The cop turned, stared at the container for a moment. "You're right," he said. "I didn't think about it before, but it does look like a recent addition."
"Think about it now," Alex said, pulling out his cell phone. He auto-dialed headquarters as he walked around the container. On the back side of the container was a serial number, painted in large white characters: JS-0049163.
"CTU, Gilmour," came the voice over the phone.
"Sonja, Alex. Do you have the serial number of the cargo container that came out of Duluth?"
"Got it right here."
"Read it to me."
"Juliet sierra zero zero four niner one six three."
He glanced at Chaplain, who was pulling out a small digital camera, and nodded. "We got the container right here in the warehouse. Looks like our friends were here, but they've been gone a while."
"Okay, I'll tell Frost and we'll . . . squad and decon units."
Alex frowned. "Sonja, you're starting to break up."
"I said . . . sending the bomb squad and decon units."
"Right. I'll call you back – the reception is less than great inside the building." He disconnected the phone and walked over to Chaplain. "What's that?"
"What does it look like?" There was a small door on one side of the large metal compartment, slightly ajar. Chaplain bent down to open it further.
"Careful," Alex warned.
"I am always careful." Chaplain slowly pulled the door open. Inside was a small recess, which appeared empty. "An auxiliary compartment," he said. "Must have been knocked open during shipment. Don't think – hello, what's this?" He indicated the inside of the small door, on which was painted a message in flowing Arabic script. Chaplain looked up. "Uh-oh."
"Uh-oh is right. Are you sure there was nothing in there? What about biological or chemical agents?"
"This compartment isn't air tight. If there was anything in here, it was removed." Chaplain raised the camera, snapped a picture of the Arabic lettering, and handed the camera to Alex. "Set up the remote link, send that image to headquarters.
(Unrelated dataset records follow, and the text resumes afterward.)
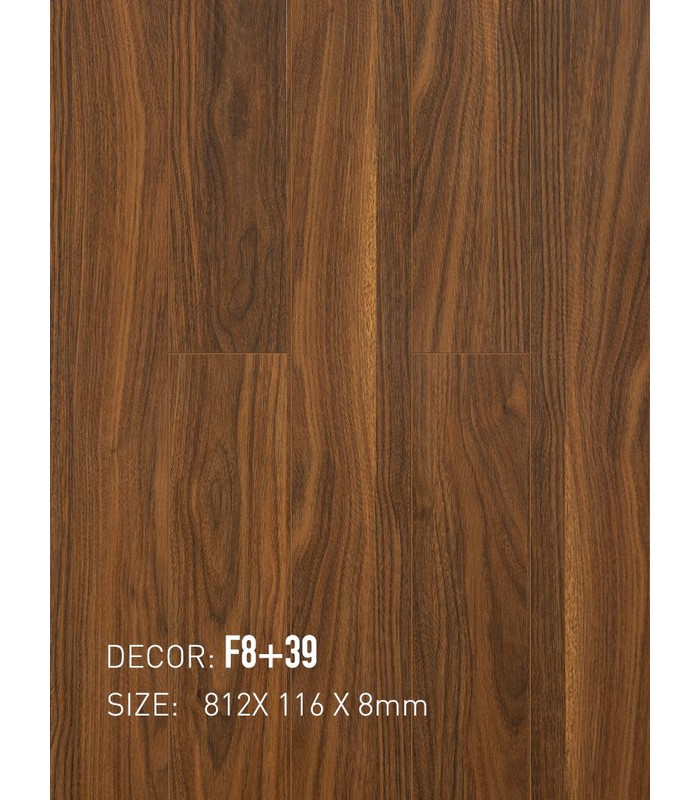Sàn Gỗ Nam Việt 8mm F8+39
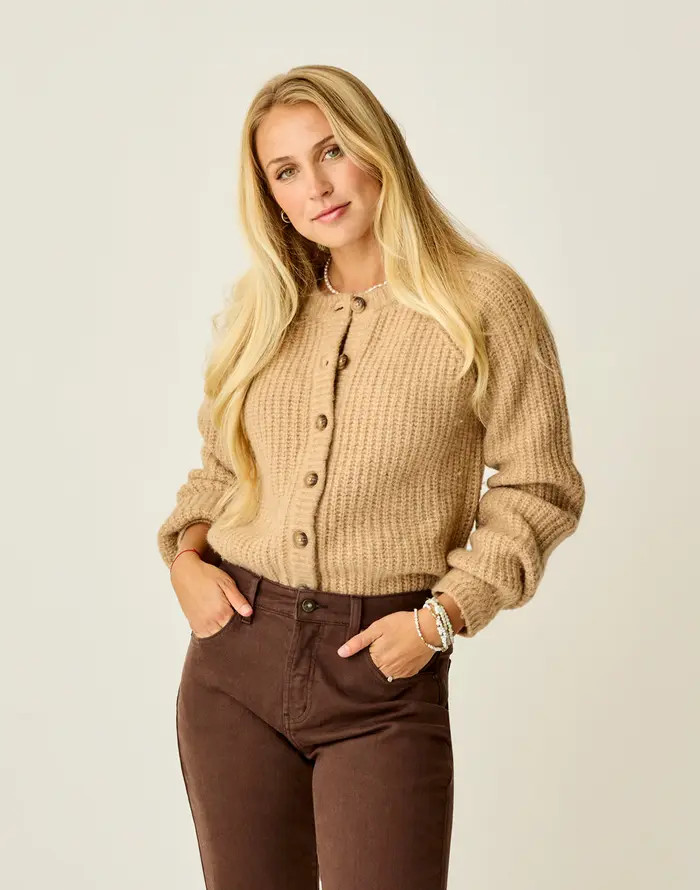 Daphne Wool Cardigan | Nordstrom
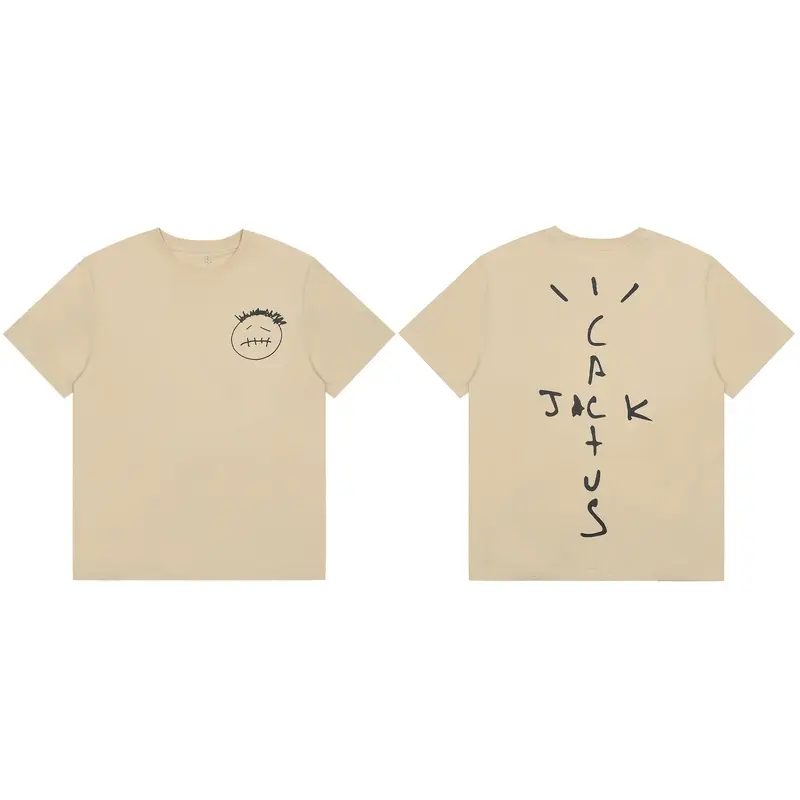 Travis Scott Tee — 7 colorway — Joyagoo Spreadsheet photo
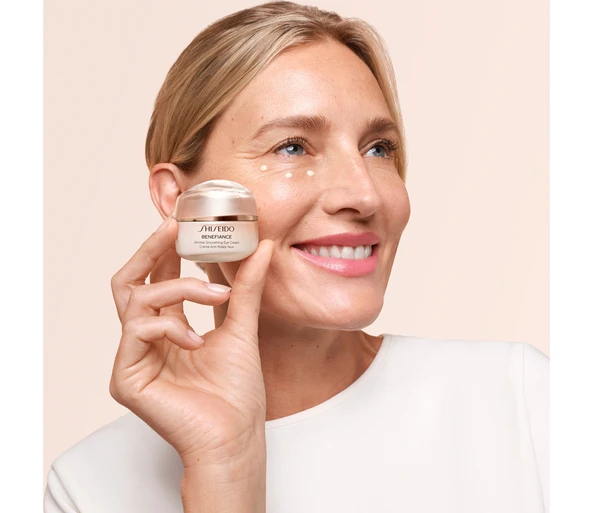 Shiseido Benefiance Wrinkle Smoothing Eye Cream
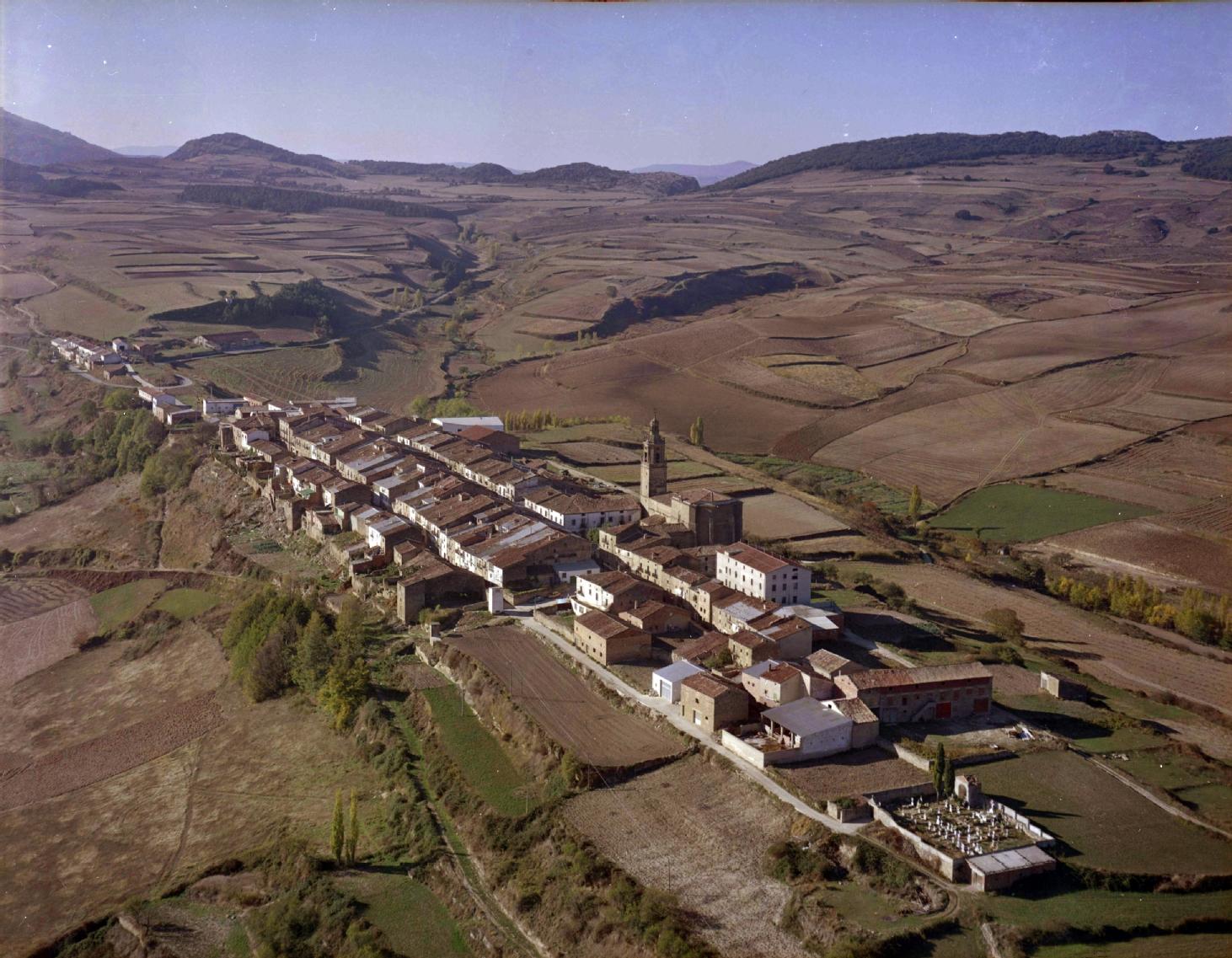 Foto aérea 1981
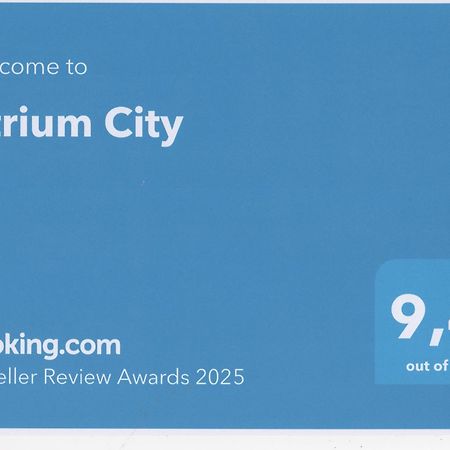 Atrium City 보훔 외부 사진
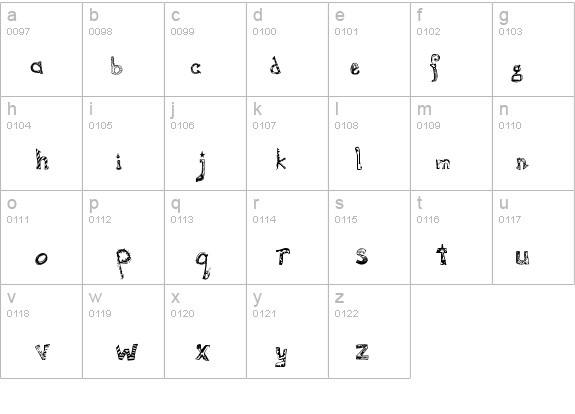 Camden Regular details - Free Fonts at FontZone.net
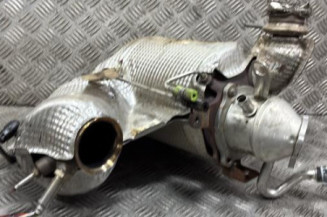 Catalyseur (echappement) DACIA DUSTER 2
Get it translated."
Alex nodded. "I'm going to go outside to do it; the reception is bad in here. Don't do anything I wouldn't do, Reg." He left Chaplain poking around inside the smaller compartment and headed for the warehouse door, dialing on his cell phone as he walked.
"CTU, Gilmour," came Sonja's voice again.
"Me. I'm sending you an image from the digicam. It's a message in Arabic, painted on the compartment. Get somebody to translate it."
"I can translate it myself," she said. "I'm fluent in Arabic."
Alex couldn't suppress a grin as he fiddled with the camera, initiating the file transfer to CTU. "Do you have any other talents I haven't found out about?"
"That would be telling, boss."
"I suppose. Are you getting it?"
"Yeah, it's coming."
A few seconds later, the miniature screen on Alex's camera flashed, TRANSMISSION COMPLETE. Sonja's response was immediate.
"It says, 'I am a bomb. You have sixty seconds to live.' Alex—"
Alex didn't hesitate. He whirled and ran back into the warehouse. "CHAPLAIN!" he yelled. "EVERYBODY! GET AWA—"
The container disappeared in a tremendous concussion of fire and thunder. The shock of the explosion lifted Alex clear off the ground, threw him five feet backward, and smashed him into the wall of the warehouse. His world became darkness and silence, and he felt no pain.